Ireland: Where the Song and Dance Began...and Long May the Dance Go On
By CATHOLINE BUTLER
VANCOUVER - The audience is hushed, the theatre is dark, the music begins and the backdrop on the stage is the windswept tower of the Rock of Cashel. From out of the shadows emerges the seanachie...Will Millar. He recites a poem: “there’s a Celtic wind blowing in off the sea tonight, an emerald breeze that ruffles memories of long nights by the fires of Ireland.”
And then, Ian Millar begins to sing the Song for Ireland. Where it starts off “walking all the day, near tall towers where falcons build,” there is an aerial shot coming over the Cliffs of Moher with a falcon flying high above it. Then, cut to O’Brien tower... it’s a breathtaking opening.
That’s the opening scene in Will Millar’s new show Ireland: Where the Song and Dance Began. The show will be launched on October 16 in Duncan, B.C. with stops all across Western Canada.

* What you should do
According to the article about Will Millar's new show, when and where will the show be launched?

* Dataset extract
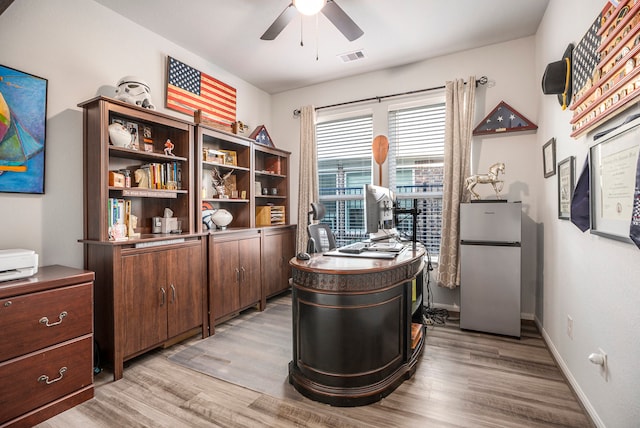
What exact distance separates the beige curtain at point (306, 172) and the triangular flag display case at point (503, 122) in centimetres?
203

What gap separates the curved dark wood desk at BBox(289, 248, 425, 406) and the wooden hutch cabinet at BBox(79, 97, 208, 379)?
124cm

* The answer
On October 16 in Duncan, B.C.